I was eight years old when I entered first grade. I remember that my classmates laughed at me because of my age. It was obvious I was the oldest because I was also the tallest.
Our family is too poor to send us to good schools. We lived as laborers in a sugar plantation in Negros. Our father died just as I was going to see the world and experience it. Our mother worked in a sugarcane field; we considered ourselves lucky whenever we ate decent food. Maybe she didn’t have a good job to give us what we wanted, but she has a good heart and works really hard to send us to school.
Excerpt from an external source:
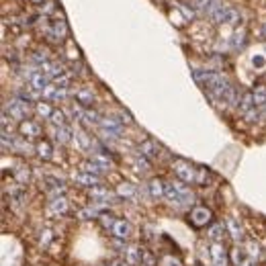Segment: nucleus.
Instances as JSON below:
<instances>
[{"mask_svg":"<svg viewBox=\"0 0 266 266\" xmlns=\"http://www.w3.org/2000/svg\"><path fill=\"white\" fill-rule=\"evenodd\" d=\"M121 123H131V115H127V113H121V119H119Z\"/></svg>","mask_w":266,"mask_h":266,"instance_id":"nucleus-43","label":"nucleus"},{"mask_svg":"<svg viewBox=\"0 0 266 266\" xmlns=\"http://www.w3.org/2000/svg\"><path fill=\"white\" fill-rule=\"evenodd\" d=\"M74 180H76L78 184H82V186H88V188H92V186H96V184H100V176H94V174H88V172H84V170H80V172H76V174H74Z\"/></svg>","mask_w":266,"mask_h":266,"instance_id":"nucleus-7","label":"nucleus"},{"mask_svg":"<svg viewBox=\"0 0 266 266\" xmlns=\"http://www.w3.org/2000/svg\"><path fill=\"white\" fill-rule=\"evenodd\" d=\"M244 117H246V121H250V123L258 121V117H260V113H258V106H254V109H252V111H248Z\"/></svg>","mask_w":266,"mask_h":266,"instance_id":"nucleus-38","label":"nucleus"},{"mask_svg":"<svg viewBox=\"0 0 266 266\" xmlns=\"http://www.w3.org/2000/svg\"><path fill=\"white\" fill-rule=\"evenodd\" d=\"M174 172L182 182H193L195 180V168L188 162H176L174 164Z\"/></svg>","mask_w":266,"mask_h":266,"instance_id":"nucleus-5","label":"nucleus"},{"mask_svg":"<svg viewBox=\"0 0 266 266\" xmlns=\"http://www.w3.org/2000/svg\"><path fill=\"white\" fill-rule=\"evenodd\" d=\"M15 176H17V180H19L21 184H27V180H29V170H27V168H17Z\"/></svg>","mask_w":266,"mask_h":266,"instance_id":"nucleus-34","label":"nucleus"},{"mask_svg":"<svg viewBox=\"0 0 266 266\" xmlns=\"http://www.w3.org/2000/svg\"><path fill=\"white\" fill-rule=\"evenodd\" d=\"M225 230H227V234H230L234 240H240V238H242V225H240V221H238L236 217H227V219H225Z\"/></svg>","mask_w":266,"mask_h":266,"instance_id":"nucleus-13","label":"nucleus"},{"mask_svg":"<svg viewBox=\"0 0 266 266\" xmlns=\"http://www.w3.org/2000/svg\"><path fill=\"white\" fill-rule=\"evenodd\" d=\"M262 33H264V37H266V23L262 25Z\"/></svg>","mask_w":266,"mask_h":266,"instance_id":"nucleus-46","label":"nucleus"},{"mask_svg":"<svg viewBox=\"0 0 266 266\" xmlns=\"http://www.w3.org/2000/svg\"><path fill=\"white\" fill-rule=\"evenodd\" d=\"M45 182H47V191H49L53 197H60V195H64V191H66V184H64L62 180L47 176V178H45Z\"/></svg>","mask_w":266,"mask_h":266,"instance_id":"nucleus-10","label":"nucleus"},{"mask_svg":"<svg viewBox=\"0 0 266 266\" xmlns=\"http://www.w3.org/2000/svg\"><path fill=\"white\" fill-rule=\"evenodd\" d=\"M225 225H221V223H217V225H213L211 230H209V240L211 242H223V236H225Z\"/></svg>","mask_w":266,"mask_h":266,"instance_id":"nucleus-20","label":"nucleus"},{"mask_svg":"<svg viewBox=\"0 0 266 266\" xmlns=\"http://www.w3.org/2000/svg\"><path fill=\"white\" fill-rule=\"evenodd\" d=\"M111 234H113L115 240L125 242V240H129V236H131V223L125 221V219H117L115 225L111 227Z\"/></svg>","mask_w":266,"mask_h":266,"instance_id":"nucleus-4","label":"nucleus"},{"mask_svg":"<svg viewBox=\"0 0 266 266\" xmlns=\"http://www.w3.org/2000/svg\"><path fill=\"white\" fill-rule=\"evenodd\" d=\"M109 195H111V191L106 188L104 184H96V186L90 188V197L96 199V201H106V199H109Z\"/></svg>","mask_w":266,"mask_h":266,"instance_id":"nucleus-18","label":"nucleus"},{"mask_svg":"<svg viewBox=\"0 0 266 266\" xmlns=\"http://www.w3.org/2000/svg\"><path fill=\"white\" fill-rule=\"evenodd\" d=\"M240 21H242L240 11H236V9H227V13H225V23H227V25H238Z\"/></svg>","mask_w":266,"mask_h":266,"instance_id":"nucleus-29","label":"nucleus"},{"mask_svg":"<svg viewBox=\"0 0 266 266\" xmlns=\"http://www.w3.org/2000/svg\"><path fill=\"white\" fill-rule=\"evenodd\" d=\"M252 94H254V104L256 106H266V88H256Z\"/></svg>","mask_w":266,"mask_h":266,"instance_id":"nucleus-30","label":"nucleus"},{"mask_svg":"<svg viewBox=\"0 0 266 266\" xmlns=\"http://www.w3.org/2000/svg\"><path fill=\"white\" fill-rule=\"evenodd\" d=\"M135 166H137V170H149V160L147 158H143V156H137V160H135Z\"/></svg>","mask_w":266,"mask_h":266,"instance_id":"nucleus-36","label":"nucleus"},{"mask_svg":"<svg viewBox=\"0 0 266 266\" xmlns=\"http://www.w3.org/2000/svg\"><path fill=\"white\" fill-rule=\"evenodd\" d=\"M76 100H78V104H82L84 109H86V106H90V104L94 102V94H92L90 90L80 88V90H76Z\"/></svg>","mask_w":266,"mask_h":266,"instance_id":"nucleus-17","label":"nucleus"},{"mask_svg":"<svg viewBox=\"0 0 266 266\" xmlns=\"http://www.w3.org/2000/svg\"><path fill=\"white\" fill-rule=\"evenodd\" d=\"M162 266H182V262L174 260L172 256H166V258H162Z\"/></svg>","mask_w":266,"mask_h":266,"instance_id":"nucleus-39","label":"nucleus"},{"mask_svg":"<svg viewBox=\"0 0 266 266\" xmlns=\"http://www.w3.org/2000/svg\"><path fill=\"white\" fill-rule=\"evenodd\" d=\"M35 149H37V154H39V158H43V160H49V158L53 156V147H51V143H49L47 139H43V141H39Z\"/></svg>","mask_w":266,"mask_h":266,"instance_id":"nucleus-22","label":"nucleus"},{"mask_svg":"<svg viewBox=\"0 0 266 266\" xmlns=\"http://www.w3.org/2000/svg\"><path fill=\"white\" fill-rule=\"evenodd\" d=\"M53 33H56V37H58V39H64V37H66V33H68V25H66L64 21H58L56 25H53Z\"/></svg>","mask_w":266,"mask_h":266,"instance_id":"nucleus-32","label":"nucleus"},{"mask_svg":"<svg viewBox=\"0 0 266 266\" xmlns=\"http://www.w3.org/2000/svg\"><path fill=\"white\" fill-rule=\"evenodd\" d=\"M164 182L162 180H158V178H154V180H149V184H147V188H149V195L154 197V199H160L164 195Z\"/></svg>","mask_w":266,"mask_h":266,"instance_id":"nucleus-19","label":"nucleus"},{"mask_svg":"<svg viewBox=\"0 0 266 266\" xmlns=\"http://www.w3.org/2000/svg\"><path fill=\"white\" fill-rule=\"evenodd\" d=\"M111 266H129V262H127L125 258H115V260L111 262Z\"/></svg>","mask_w":266,"mask_h":266,"instance_id":"nucleus-42","label":"nucleus"},{"mask_svg":"<svg viewBox=\"0 0 266 266\" xmlns=\"http://www.w3.org/2000/svg\"><path fill=\"white\" fill-rule=\"evenodd\" d=\"M254 106H256V104H254V94H252V92H246V94L240 98V102H238V109H240V113H244V115H246L248 111H252Z\"/></svg>","mask_w":266,"mask_h":266,"instance_id":"nucleus-15","label":"nucleus"},{"mask_svg":"<svg viewBox=\"0 0 266 266\" xmlns=\"http://www.w3.org/2000/svg\"><path fill=\"white\" fill-rule=\"evenodd\" d=\"M45 7H43V13H51L53 11V3H43Z\"/></svg>","mask_w":266,"mask_h":266,"instance_id":"nucleus-44","label":"nucleus"},{"mask_svg":"<svg viewBox=\"0 0 266 266\" xmlns=\"http://www.w3.org/2000/svg\"><path fill=\"white\" fill-rule=\"evenodd\" d=\"M164 197H166L170 203H182V197H180V193L176 191L174 182H168V184L164 186Z\"/></svg>","mask_w":266,"mask_h":266,"instance_id":"nucleus-21","label":"nucleus"},{"mask_svg":"<svg viewBox=\"0 0 266 266\" xmlns=\"http://www.w3.org/2000/svg\"><path fill=\"white\" fill-rule=\"evenodd\" d=\"M5 109L11 113V119H17V121H25V117H27V113H29V102H25V100H21V98H15V100H11Z\"/></svg>","mask_w":266,"mask_h":266,"instance_id":"nucleus-2","label":"nucleus"},{"mask_svg":"<svg viewBox=\"0 0 266 266\" xmlns=\"http://www.w3.org/2000/svg\"><path fill=\"white\" fill-rule=\"evenodd\" d=\"M76 137H78V141H80V145H82L84 149H88V147H92V145H94V139H90L84 131H78V133H76Z\"/></svg>","mask_w":266,"mask_h":266,"instance_id":"nucleus-33","label":"nucleus"},{"mask_svg":"<svg viewBox=\"0 0 266 266\" xmlns=\"http://www.w3.org/2000/svg\"><path fill=\"white\" fill-rule=\"evenodd\" d=\"M195 78H197V82H201V84L211 92V96L219 94L221 90H225V88L230 86L227 78H225L223 74H219V72H203V70H195Z\"/></svg>","mask_w":266,"mask_h":266,"instance_id":"nucleus-1","label":"nucleus"},{"mask_svg":"<svg viewBox=\"0 0 266 266\" xmlns=\"http://www.w3.org/2000/svg\"><path fill=\"white\" fill-rule=\"evenodd\" d=\"M92 162H96L102 170H109V168H113V160L109 158V154L106 151H96L94 156H92Z\"/></svg>","mask_w":266,"mask_h":266,"instance_id":"nucleus-14","label":"nucleus"},{"mask_svg":"<svg viewBox=\"0 0 266 266\" xmlns=\"http://www.w3.org/2000/svg\"><path fill=\"white\" fill-rule=\"evenodd\" d=\"M246 252H248V256H250L252 260H258V258L262 256V250H260V244H258V242H254V240H250V242L246 244Z\"/></svg>","mask_w":266,"mask_h":266,"instance_id":"nucleus-24","label":"nucleus"},{"mask_svg":"<svg viewBox=\"0 0 266 266\" xmlns=\"http://www.w3.org/2000/svg\"><path fill=\"white\" fill-rule=\"evenodd\" d=\"M123 258L129 262V266H137V264H141V260H143V248H139V246H129V248H125Z\"/></svg>","mask_w":266,"mask_h":266,"instance_id":"nucleus-6","label":"nucleus"},{"mask_svg":"<svg viewBox=\"0 0 266 266\" xmlns=\"http://www.w3.org/2000/svg\"><path fill=\"white\" fill-rule=\"evenodd\" d=\"M35 111H37V115H41L43 119H49V117L53 115V109L49 106V102H43V100H39V102H37Z\"/></svg>","mask_w":266,"mask_h":266,"instance_id":"nucleus-25","label":"nucleus"},{"mask_svg":"<svg viewBox=\"0 0 266 266\" xmlns=\"http://www.w3.org/2000/svg\"><path fill=\"white\" fill-rule=\"evenodd\" d=\"M49 121L56 125V129L66 127V115H64V111H53V115L49 117Z\"/></svg>","mask_w":266,"mask_h":266,"instance_id":"nucleus-27","label":"nucleus"},{"mask_svg":"<svg viewBox=\"0 0 266 266\" xmlns=\"http://www.w3.org/2000/svg\"><path fill=\"white\" fill-rule=\"evenodd\" d=\"M139 156H143V158H147V160H154L156 156H158V145L154 143V141H143V143H139Z\"/></svg>","mask_w":266,"mask_h":266,"instance_id":"nucleus-12","label":"nucleus"},{"mask_svg":"<svg viewBox=\"0 0 266 266\" xmlns=\"http://www.w3.org/2000/svg\"><path fill=\"white\" fill-rule=\"evenodd\" d=\"M82 170L88 172V174H94V176H100V174H102V168H100L96 162H92V160H88V162L82 164Z\"/></svg>","mask_w":266,"mask_h":266,"instance_id":"nucleus-28","label":"nucleus"},{"mask_svg":"<svg viewBox=\"0 0 266 266\" xmlns=\"http://www.w3.org/2000/svg\"><path fill=\"white\" fill-rule=\"evenodd\" d=\"M19 131H21V135H25V137H37V135L41 133L39 125H37L35 121H29V119L21 121V125H19Z\"/></svg>","mask_w":266,"mask_h":266,"instance_id":"nucleus-9","label":"nucleus"},{"mask_svg":"<svg viewBox=\"0 0 266 266\" xmlns=\"http://www.w3.org/2000/svg\"><path fill=\"white\" fill-rule=\"evenodd\" d=\"M51 240H53V234H51L49 230H43L41 236H39V244H41V246H49Z\"/></svg>","mask_w":266,"mask_h":266,"instance_id":"nucleus-35","label":"nucleus"},{"mask_svg":"<svg viewBox=\"0 0 266 266\" xmlns=\"http://www.w3.org/2000/svg\"><path fill=\"white\" fill-rule=\"evenodd\" d=\"M117 195H119L121 199H131V197L135 195V186H133L131 182H121L119 188H117Z\"/></svg>","mask_w":266,"mask_h":266,"instance_id":"nucleus-23","label":"nucleus"},{"mask_svg":"<svg viewBox=\"0 0 266 266\" xmlns=\"http://www.w3.org/2000/svg\"><path fill=\"white\" fill-rule=\"evenodd\" d=\"M248 260H252V258L248 256L246 248H234V250H232V262H234V266H242V264L248 262Z\"/></svg>","mask_w":266,"mask_h":266,"instance_id":"nucleus-16","label":"nucleus"},{"mask_svg":"<svg viewBox=\"0 0 266 266\" xmlns=\"http://www.w3.org/2000/svg\"><path fill=\"white\" fill-rule=\"evenodd\" d=\"M98 219H100V223L106 227V230H111L113 225H115V215H113V213H100V215H98Z\"/></svg>","mask_w":266,"mask_h":266,"instance_id":"nucleus-31","label":"nucleus"},{"mask_svg":"<svg viewBox=\"0 0 266 266\" xmlns=\"http://www.w3.org/2000/svg\"><path fill=\"white\" fill-rule=\"evenodd\" d=\"M43 96L51 98V100H62L66 96V88H60L56 84H47V88L43 90Z\"/></svg>","mask_w":266,"mask_h":266,"instance_id":"nucleus-11","label":"nucleus"},{"mask_svg":"<svg viewBox=\"0 0 266 266\" xmlns=\"http://www.w3.org/2000/svg\"><path fill=\"white\" fill-rule=\"evenodd\" d=\"M49 209L56 213V215H64V213H68V199H66L64 195L53 197V199L49 201Z\"/></svg>","mask_w":266,"mask_h":266,"instance_id":"nucleus-8","label":"nucleus"},{"mask_svg":"<svg viewBox=\"0 0 266 266\" xmlns=\"http://www.w3.org/2000/svg\"><path fill=\"white\" fill-rule=\"evenodd\" d=\"M56 139H58L60 143H68V141L72 139V131H70V127L66 125V127L56 129Z\"/></svg>","mask_w":266,"mask_h":266,"instance_id":"nucleus-26","label":"nucleus"},{"mask_svg":"<svg viewBox=\"0 0 266 266\" xmlns=\"http://www.w3.org/2000/svg\"><path fill=\"white\" fill-rule=\"evenodd\" d=\"M252 64H254L256 68H264V66H266V58H264V56H256V58H252Z\"/></svg>","mask_w":266,"mask_h":266,"instance_id":"nucleus-41","label":"nucleus"},{"mask_svg":"<svg viewBox=\"0 0 266 266\" xmlns=\"http://www.w3.org/2000/svg\"><path fill=\"white\" fill-rule=\"evenodd\" d=\"M141 266H154V256H151L147 250H143V260H141Z\"/></svg>","mask_w":266,"mask_h":266,"instance_id":"nucleus-40","label":"nucleus"},{"mask_svg":"<svg viewBox=\"0 0 266 266\" xmlns=\"http://www.w3.org/2000/svg\"><path fill=\"white\" fill-rule=\"evenodd\" d=\"M244 43H246V33H244V31L236 33V35H234V47H236V49H238V47H244Z\"/></svg>","mask_w":266,"mask_h":266,"instance_id":"nucleus-37","label":"nucleus"},{"mask_svg":"<svg viewBox=\"0 0 266 266\" xmlns=\"http://www.w3.org/2000/svg\"><path fill=\"white\" fill-rule=\"evenodd\" d=\"M211 217L213 215H211V211L207 207H195L191 211V215H188V221H191L193 227H205L211 221Z\"/></svg>","mask_w":266,"mask_h":266,"instance_id":"nucleus-3","label":"nucleus"},{"mask_svg":"<svg viewBox=\"0 0 266 266\" xmlns=\"http://www.w3.org/2000/svg\"><path fill=\"white\" fill-rule=\"evenodd\" d=\"M33 5H43V0H31Z\"/></svg>","mask_w":266,"mask_h":266,"instance_id":"nucleus-45","label":"nucleus"}]
</instances>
My siblings and I helped our mother in supporting our family. Growing up, we rose at 3 a.m. to help her in the field and do chores. After that, we started walking almost 10 kilometers to get to school. Many times we missed the first subject. On weekends when there was no class, we worked in the hacienda and planted sugarcane to earn enough to put food on our table.
I was already 14 when I entered the sixth grade. One day, the English teacher approached me to say that they had chosen me to be the school representative in the spelling bee in the city. I said: “I am really sorry, ma’am, I have no money…” And she replied that she and the others would take care of things. I felt pressured at the time because I didn’t even have decent clothes to wear for the competition. When I told my mother about it, she cried. I could see the happiness, sadness and pride on her face. She told me she would do her best to get me something to wear.
I landed in second place in the competition, but I still brought pride to my school and family. My mother cried again when she saw my name on the poster outside our school announcing my win.
I graduated from grade school with pride and ambition.
Our mother decided to move us to Bacolod City, the capital, where her relatives lived.
I was in first year high school when my mother asked me to stop schooling to help my siblings in construction work. We were too poor to provide for ourselves. I had no choice but to obey her. I thought it was the end of my dream for a better future. I became a construction worker and I felt hopeless.
When I turned 17, my mother asked me if I wanted to go back to school. I said yes. I enrolled again as a high school freshman, and I was bullied all the time because of my age. I sometimes got into fights. But then I realized that nothing would happen if I let the bullies and their hateful words affect me.
I focused on my studies. I looked forward to what I wanted to be in the future. I completed junior high school still with pride and ambition.
But when I entered senior high school, my tribulations continued. I still get hurt when my classmates tease me because of my age. They would say, “You’re too old to be a student! You should be working now!” I was really upset and almost cried when the social studies teacher compared my age to that of his teaching colleague, who is younger than me.
At one point I wanted to stop schooling.
But every day I keep telling myself, “Age doesn’t matter.” I have a dream, and that dream will never be considered “game over” because of my age. They say I am too old to be in high school, but I have a yearning in my heart that I want to achieve. And that is my dream! I want to complete my schooling.
No one is too old for education. In fact, education is timeless; anyone can keep learning until the end of his or her life. No one is too old to pursue his or her dreams.